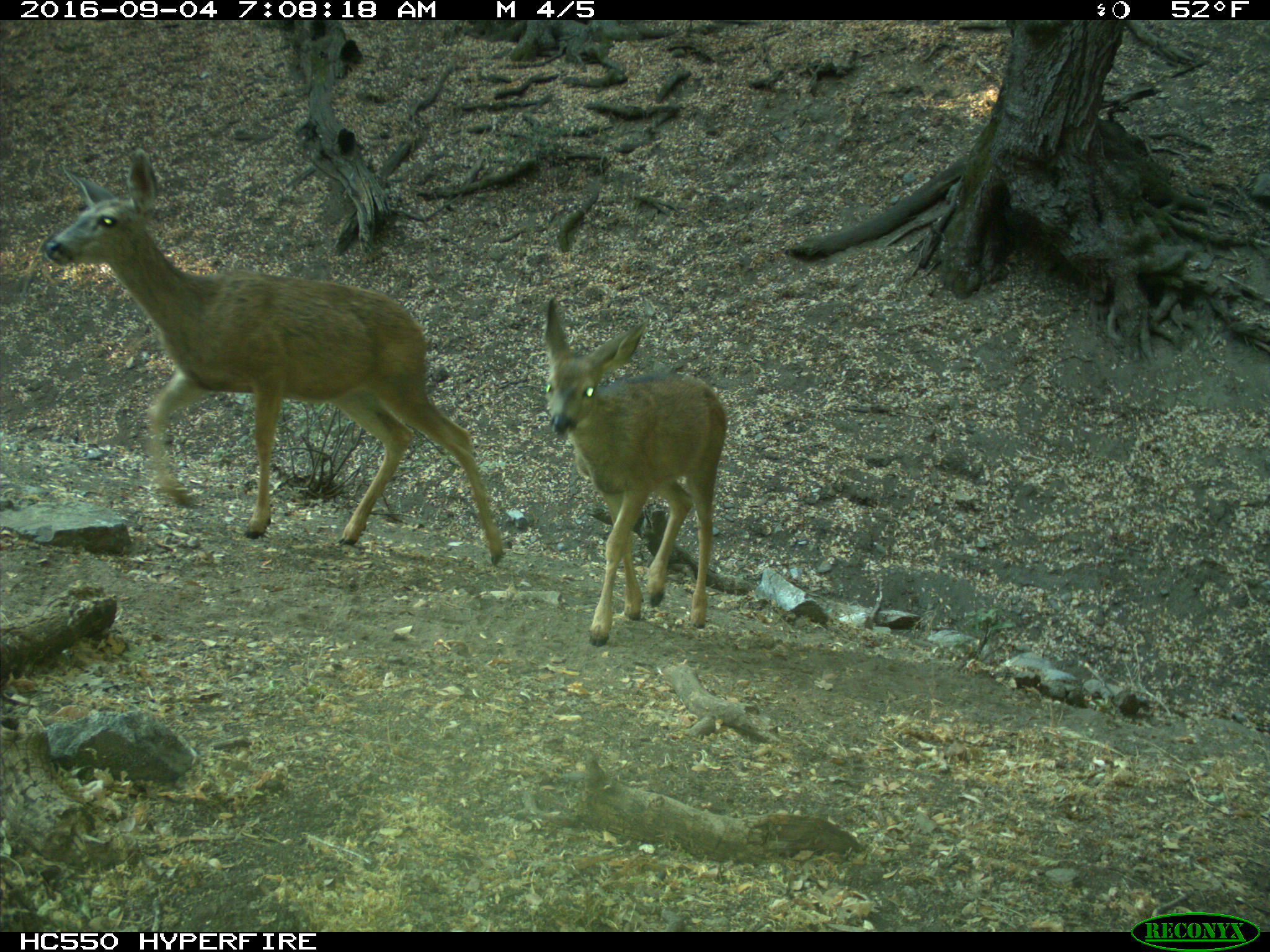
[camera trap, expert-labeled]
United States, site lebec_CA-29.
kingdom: Animalia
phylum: Chordata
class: Mammalia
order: Artiodactyla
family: Cervidae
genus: Odocoileus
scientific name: Odocoileus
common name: deer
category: unidentified deer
Unidentified deer (deer) (Odocoileus).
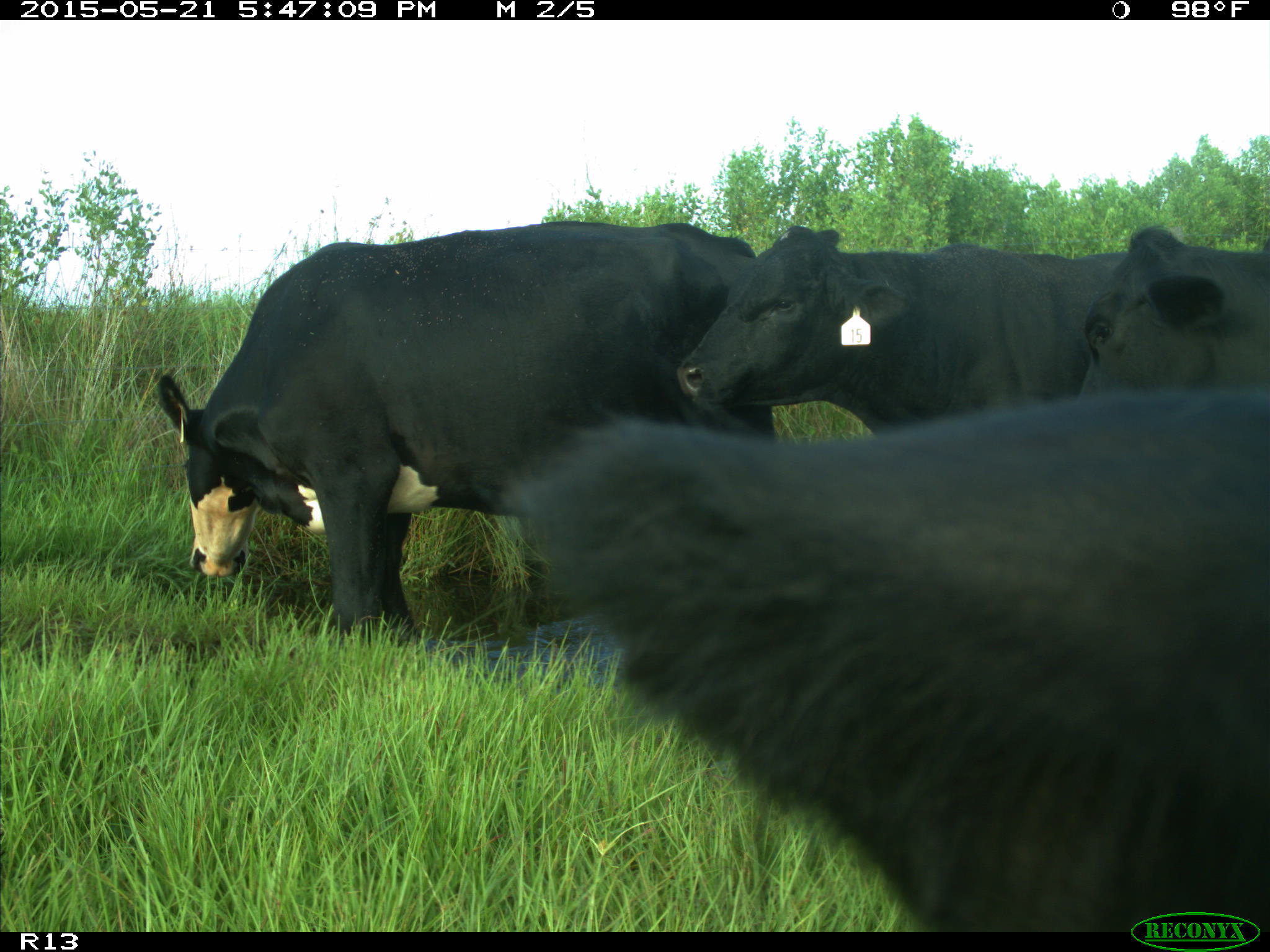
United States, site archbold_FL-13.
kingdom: Animalia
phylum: Chordata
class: Mammalia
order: Artiodactyla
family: Bovidae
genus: Bos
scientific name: Bos taurus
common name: domestic cow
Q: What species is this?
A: Bos taurus (domestic cow).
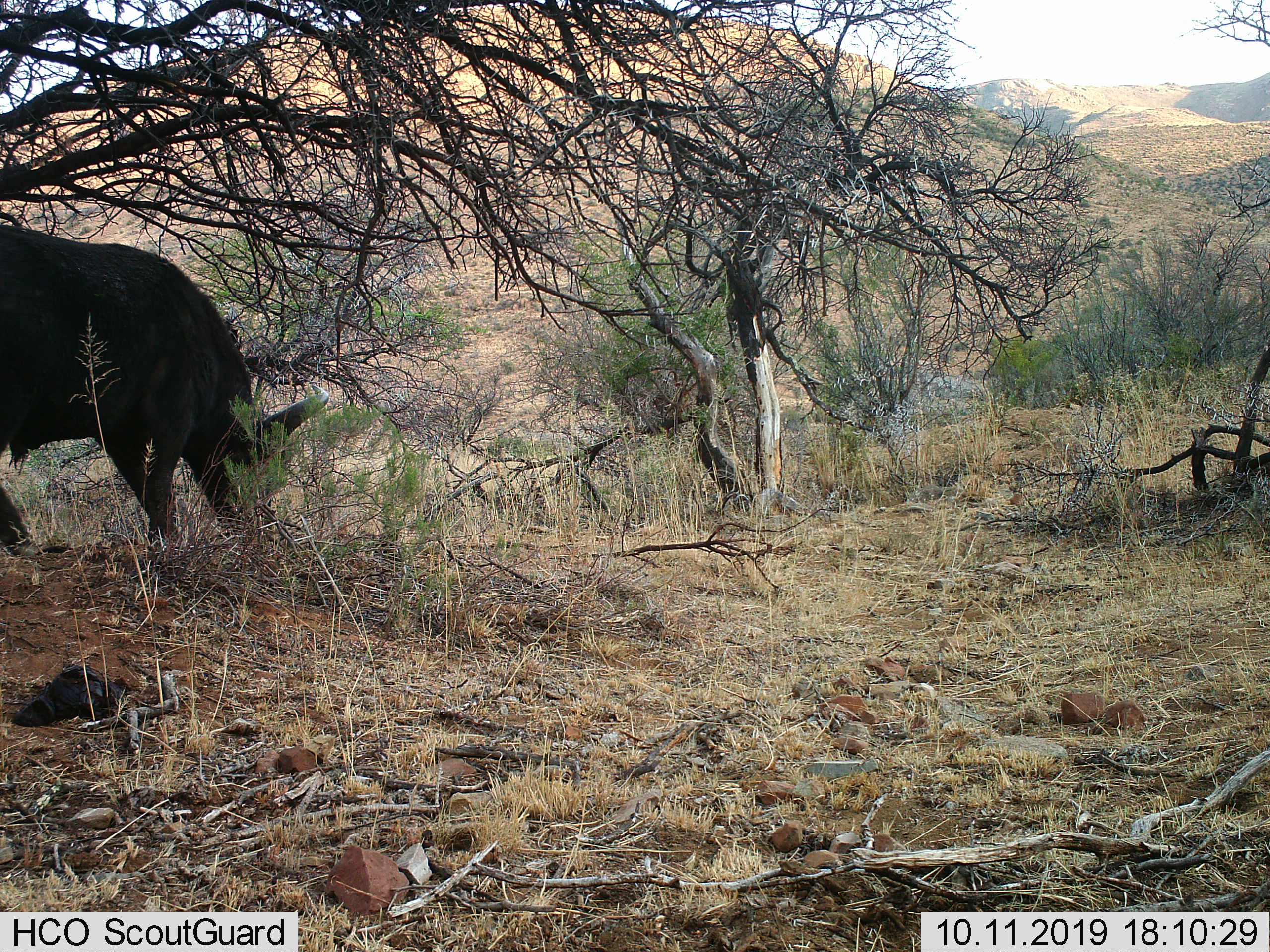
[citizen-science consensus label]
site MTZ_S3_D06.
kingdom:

▬▬▬

Search the data for the string "United" and copy out every line where it is found.

> [Exercise result]:
United States, site lebec_CA-29.
United States, site archbold_FL-13.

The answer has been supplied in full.